As a fiduciary, it's important for you to care about your clients and their well-being. The problem comes in when you also worry about the opinions of everyone else: the cooperating agent, your broker, the admin, your competitive colleague, your social media followers. As the old saying goes: Love many, trust few, and always paddle your own canoe.

Mistake No. 10: Allowing fear to be your prime motivator

Many people believe that they're best motivated by fear and anxiety. They put things off to the last minute because they "work better under pressure." While you may indeed get things done when your tail's on fire, finding more positive motivations, including your Big Why, can help you achieve more, in a more positive way.

What's the purpose of pre-game preparation?

Getting geared up for a meeting, networking opportunity, consultation, or even just a normal workday requires pre-game prep. That may look different for different people. You may love having lots of alone time to drink tea, do yoga, and meditate before you get ready. You may like the hustle and bustle of your favorite coffee shop or diner for breakfast.

However you choose to start your day, here's why having a pre-game plan is important.

To feel prepared

Take the time to look at your calendar, plan ahead and get organized for the demands of the day ahead.

To feel confident

Talk yourself up, practice visualization, or otherwise psyche yourself up for success. Ever watch a football player get pumped up before a game? Find your own version of that.

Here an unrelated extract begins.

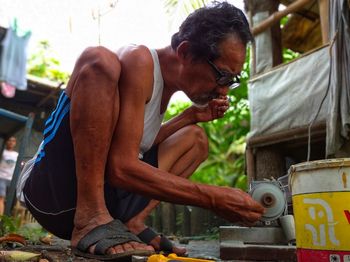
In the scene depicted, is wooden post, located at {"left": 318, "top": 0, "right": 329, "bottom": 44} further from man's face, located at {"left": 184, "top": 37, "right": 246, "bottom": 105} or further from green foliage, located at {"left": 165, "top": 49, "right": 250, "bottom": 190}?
green foliage, located at {"left": 165, "top": 49, "right": 250, "bottom": 190}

To execute on your gameplan

By knowing what lies ahead in your day you can develop a plan that allows you to execute and accomplish your goals.

To cope with adversity

When you're well prepared, you're better able to cope with interruptions, difficulties, or roadblocks when (not if) they occur.

To develop a strategy

When you've taken the time to prepare for your day or for that event, you have time to make decisions ahead so that you're not figuring everything out on the fly.

To take on your role

When a player walks onto the field or the court, their preparation and mindset allow them to stand a little taller and take on the role of a warrior, a gladiator (or even a Bulldog). You play the role of trusted advisor, all-knowing expert, sensitive counselor, and enthusiastic cheerleader. Preparation helps you to do all of that.

Train for your professional life with as much dedication and determination as you'd train for a marathon or a golf tournament. Get your mind right and the results will follow.